One Hundred Stocks, One Hundred Pages
Over the last few months, we have been going over the hundred-stock “wish list” that we at Sicart have compiled over the last three years. It consists of stocks with good businesses, have dominated their industries for a while, yet still have plenty of room to grow. We like to pick a few at a time, download their annual reports, and take them home. It’s remarkable how many annual reports you can get through in a matter of months, since most of them are only about a hundred pages long. This practice has given us a wonderful opportunity to take a more careful look at familiar businesses, refresh our memory, and get up to speed with what’s new with our hundred stocks.
I personally keep a record of every single stock I have ever looked at, bought, or passed on over the last fifteen years. There are fewer and fewer companies that Sicart has never researched before. We examine every meaningful IPO, and gain a good understanding of what kind of businesses they are.
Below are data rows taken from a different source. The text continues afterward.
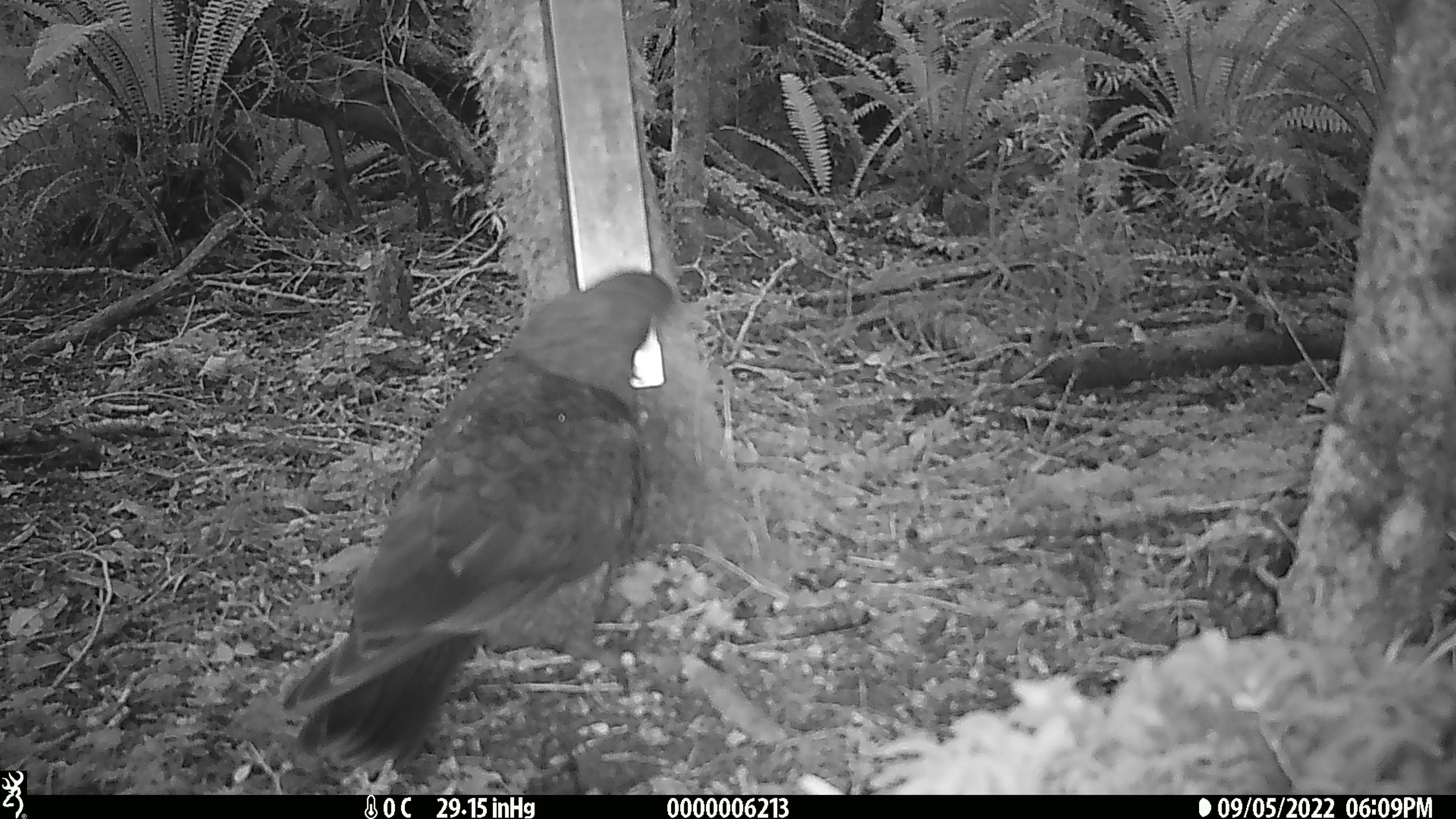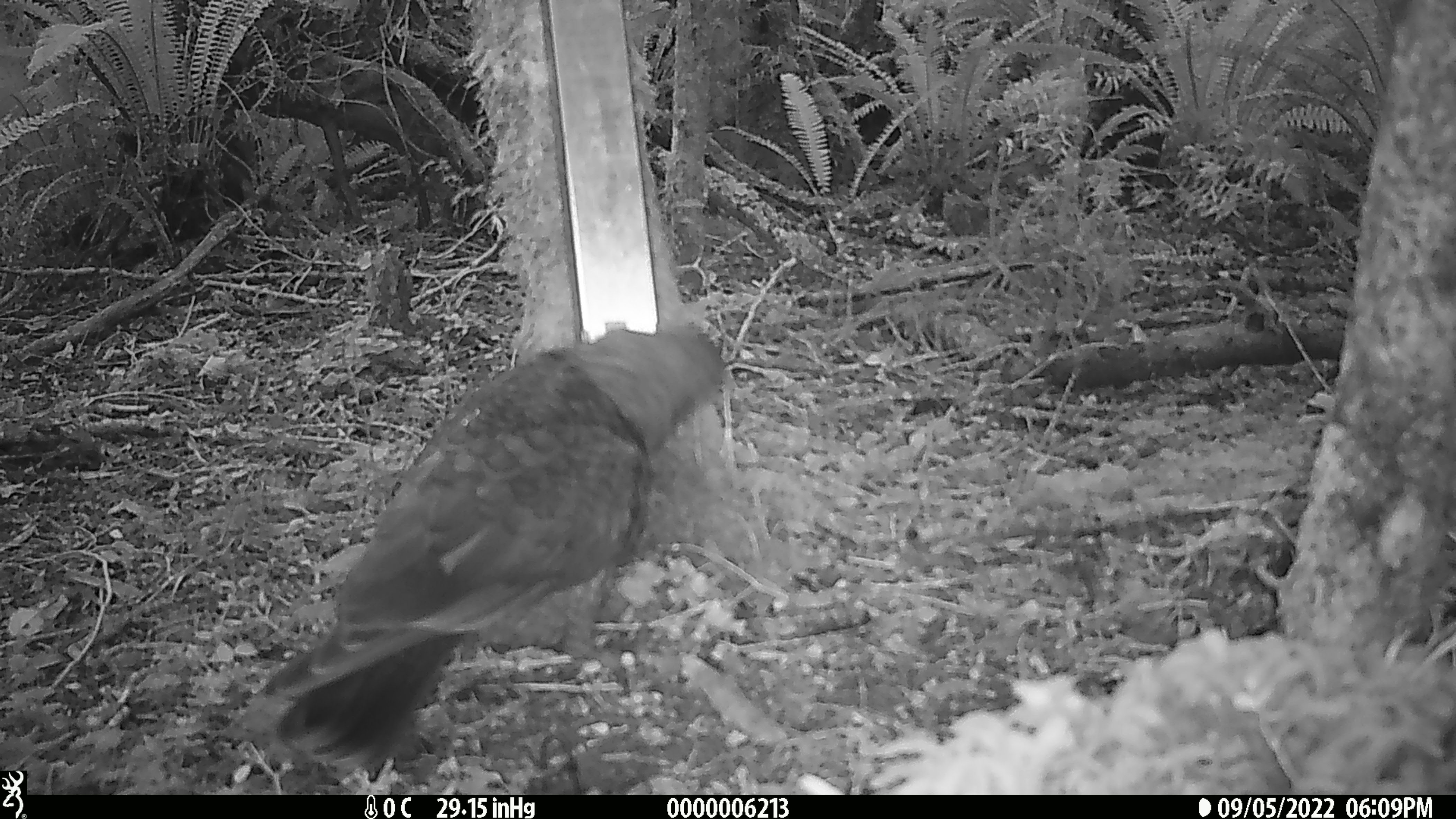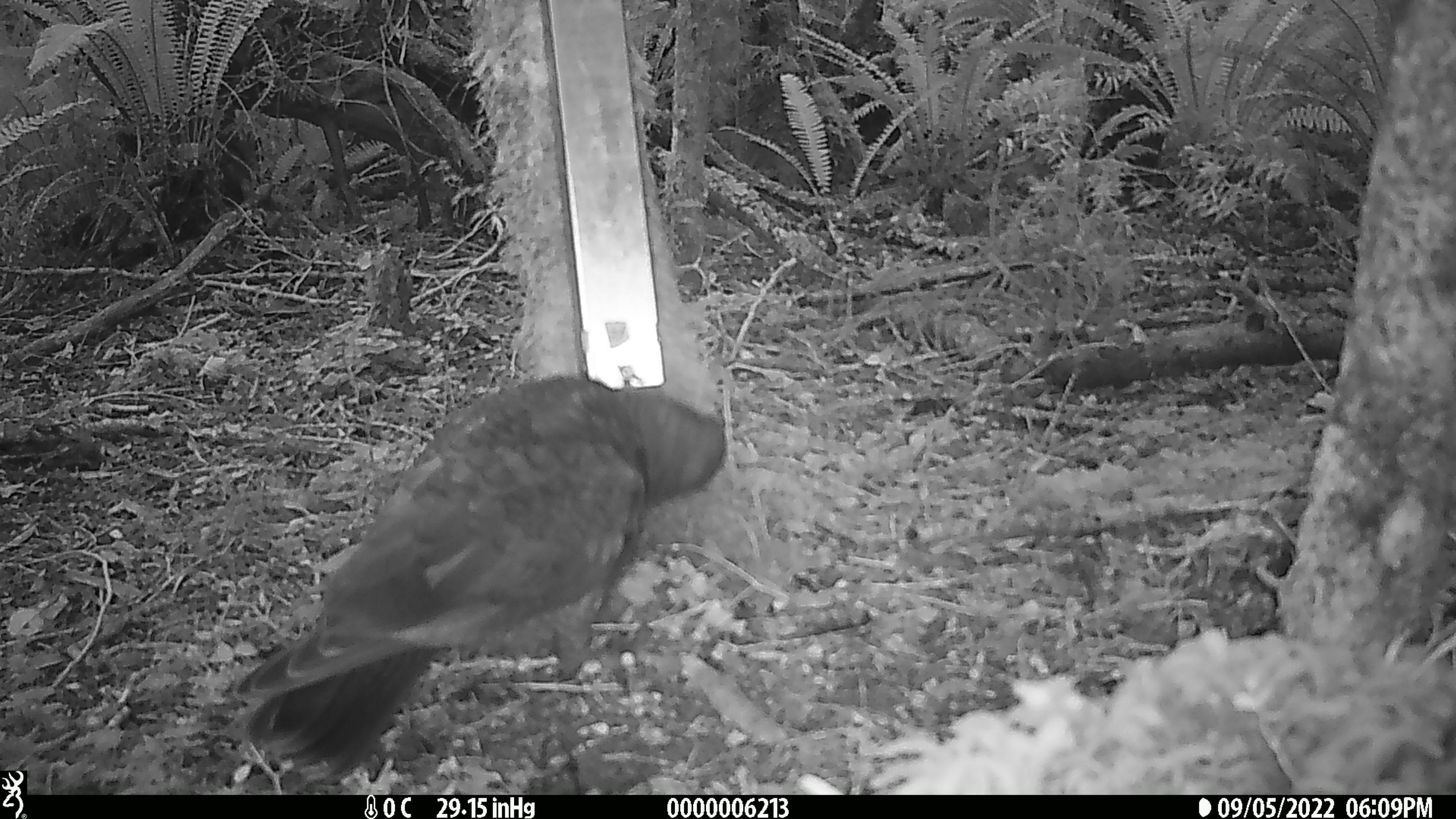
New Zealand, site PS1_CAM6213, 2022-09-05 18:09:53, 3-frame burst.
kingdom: Animalia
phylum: Chordata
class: Aves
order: Psittaciformes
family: Strigopidae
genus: Nestor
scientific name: Nestor notabilis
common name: kea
We’ve learned that what we don’t buy matters as much as what we do buy. Often, we see too many red flags in a business to make it a viable choice for us, and it just takes a couple of seconds to reject that stock. Then there’s what Warren Buffett calls his “too hard pile” where anything outside of his circle of competence ends up. We have one too! But even after eliminating the “two-second NO” and “too hard” options, there’s a lot to choose from. The Vanguard Total Stock Market ETF (a kind of Noah’s Ark of the market) lists over 3,600 stocks. Still, there are only about one hundred companies among them that we would like to own at some point.
We have no intention or ambition to own all of them at once. We would be happy if we acquired about a third of them in the near future, and hopefully many more in the next 5-10 years. We really need only a few new stocks each year, and a total of 30 stocks is enough to totally make over our portfolio.
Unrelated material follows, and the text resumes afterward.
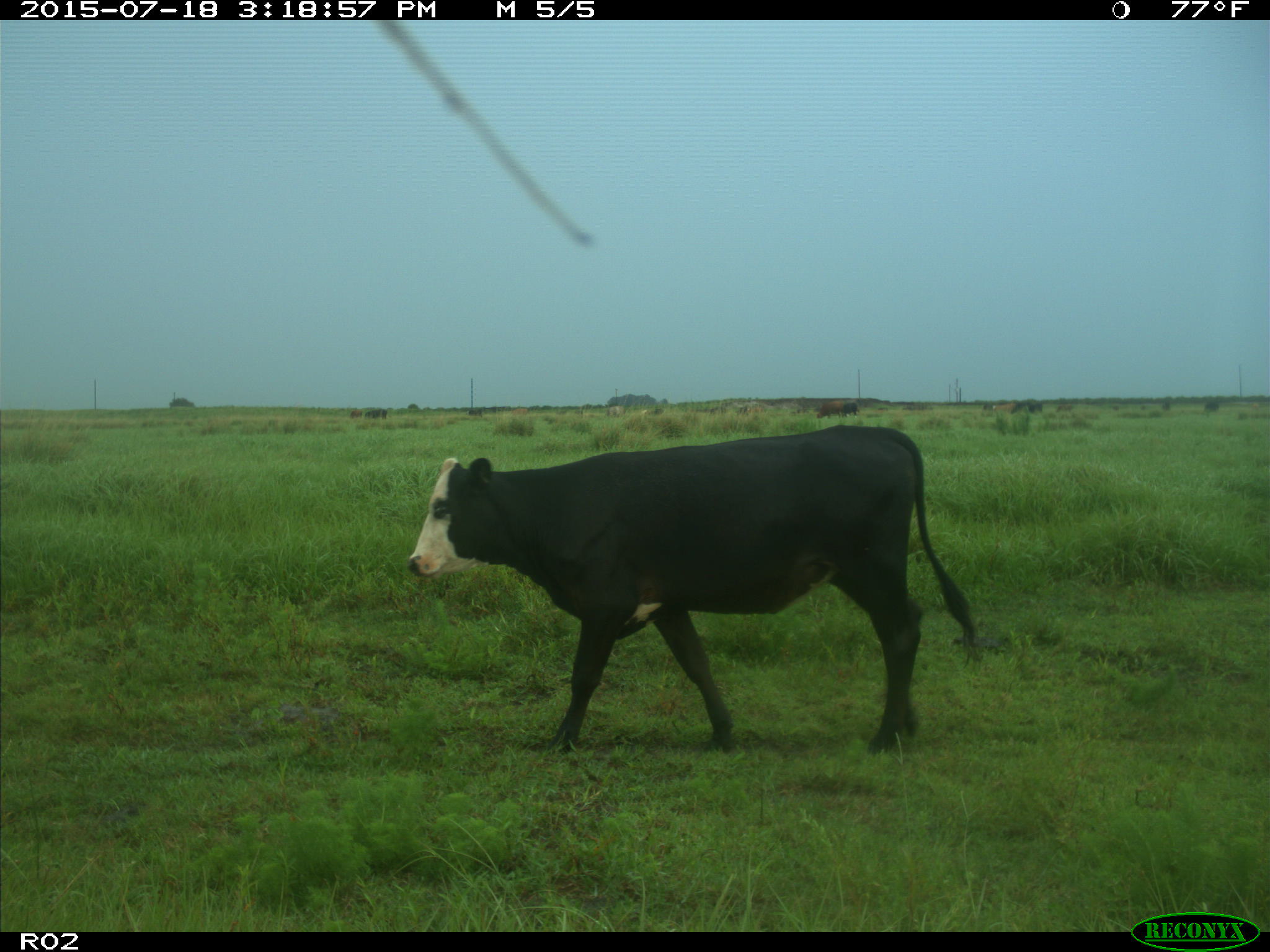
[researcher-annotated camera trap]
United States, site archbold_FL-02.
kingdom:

We have a long record of buying high flying-stocks at a steep price discount soon after they have briefly fallen out of favor due to some transient minor issues. As a matter of fact, we picked up three of those this year alone. One of them took only a year from scoring a spot on our list to making it into the portfolio, and it’s already pulling its weight.
As the market scrapes the clouds, and everything seems expensive, we are working harder than ever to identify and research desirable stocks to snap up when the time is right. Last year’s December sell-off (which shaved off a whole 20% from the major indices) was a prime example of a window of opportunity. We put more money to work in a matter of days than in the previous two years.
Our wish list is ready, and we couldn’t be more excited to put more new picks into our portfolios.
Published: December 12th, 2019
This article is not intended to be a client‐specific suitability analysis or recommendation, an offer to participate in any investment, or a recommendation to buy, hold or sell securities. Do not use this report as the sole basis for investment decisions. Do not select an asset class or investment product based on performance alone. Consider all relevant information, including your existing portfolio, investment objectives, risk tolerance, liquidity needs and investment time horizon. This report is for general informational purposes only and is not intended to predict or guarantee the future performance of any individual security, market sector or the markets generally.